Aus anderen Gründen musste Emmi übrigens öfter anhalten. Manchmal war es so eng, dass Rico ausgestiegen ist um ganz genau zu schauen, ob es reicht. Auch Emmi musste ihr warmes Fahrerhaus ein paar Mal verlassen um zusammen mit Rico den Transport in der Höhe zu verstellen. Normalerweise hält man den Turm möglichst niedrig über der Strasse, damit oben genug Abstand zu Ampeln oder Schildern bleibt. Aber manchmal muss man so halb über eine Verkehrsinsel oder einen Kreisel "drüber". Zu diesem Zweck lässt sich die Turmröhre anheben. Zumindest bei dem hier verwendeten Auflieger musste man dazu aussteigen und ein kleines Hydraulikaggregat anwerfen um dann mit Hebeln an Auflieger und Nachläufer die Höhe zu verstellen.

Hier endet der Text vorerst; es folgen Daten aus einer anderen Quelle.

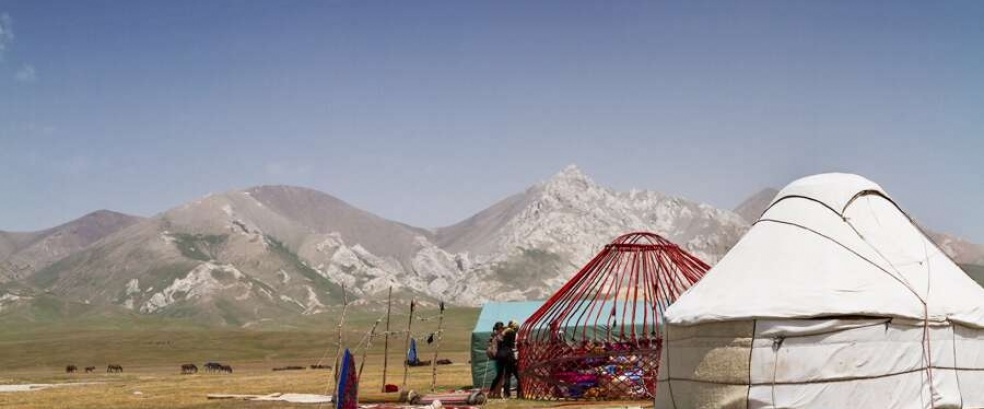 Usbekistan – Kirgisistan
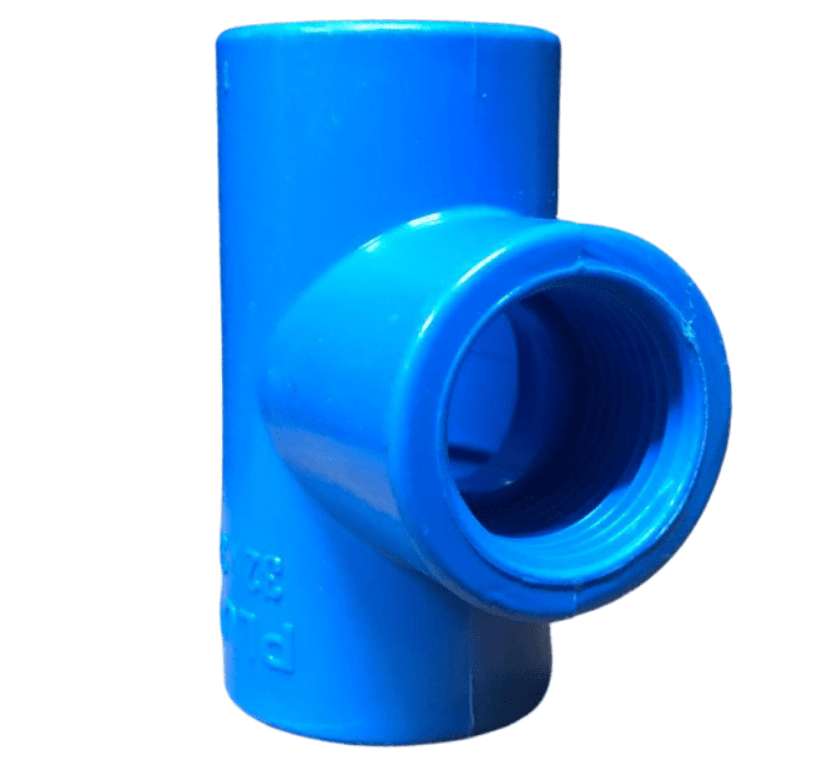 Tee de Redução Irriga LF - Pluvi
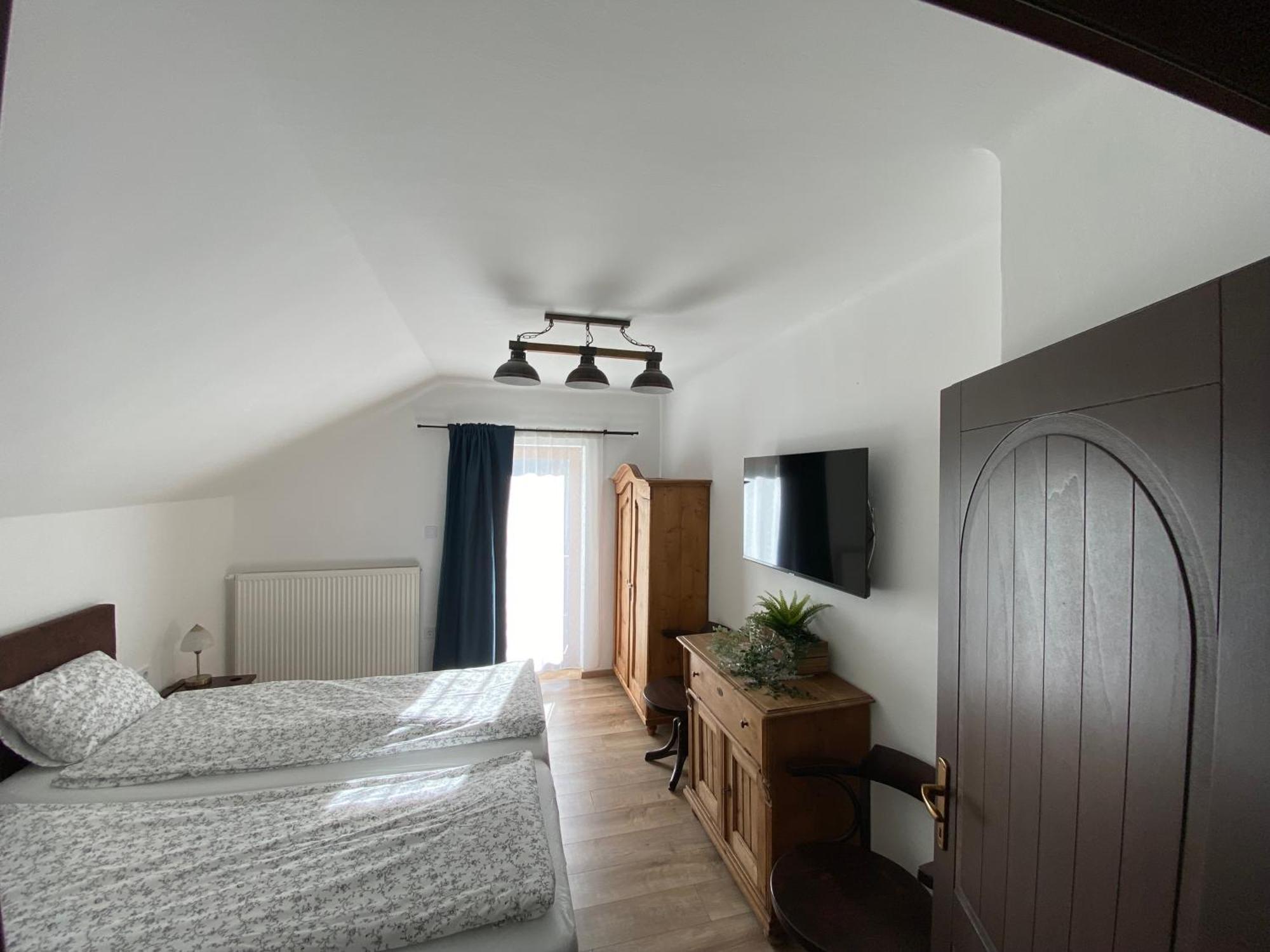 Hotel Haus Alpenblick Moelltal Flattach Exteriér fotografie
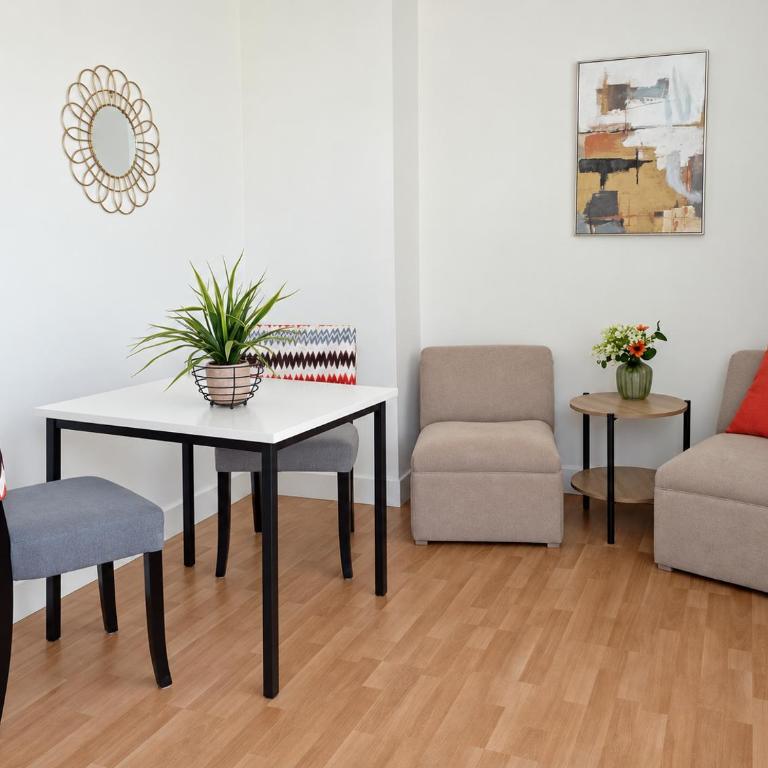 Like/Home - Apartamento de 1 dormitorio - 1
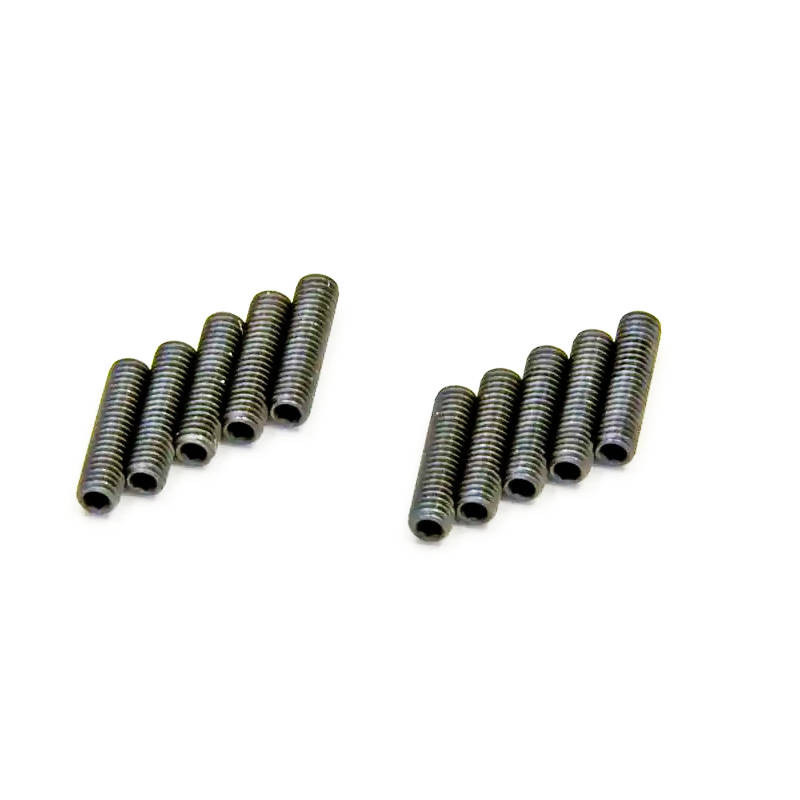 KYOSHO VIS BTR SANS TETE M3X12MM (10) 1-S53012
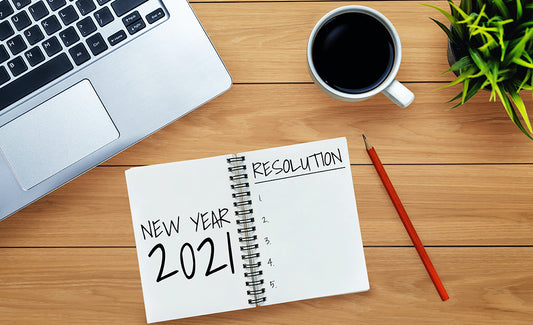 What’s your New Year’s resolution?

Zum Ende der Fahrt wurde es dann nochmal richtig spannend. Nebel, Schneefall und die Frage, ob die Zufahrt zur Baustelle über die Feldwege auf der Alb überhaupt noch schneefrei ist; denn wenn nicht, könnte es sein, dass LKW oder Nachläufer auf den für den Transport ausgelegten Stahlplatten in den Kurven seitlich abrutschen und dann im nassen, weichen Acker stecken. Das wäre nicht gut. Hat aber alles super geklappt, und gegen 01:00 Uhr sind wir an der Baustelle angekommen. Dann verspätete Nachruhe. Abladen am nächsten Tag.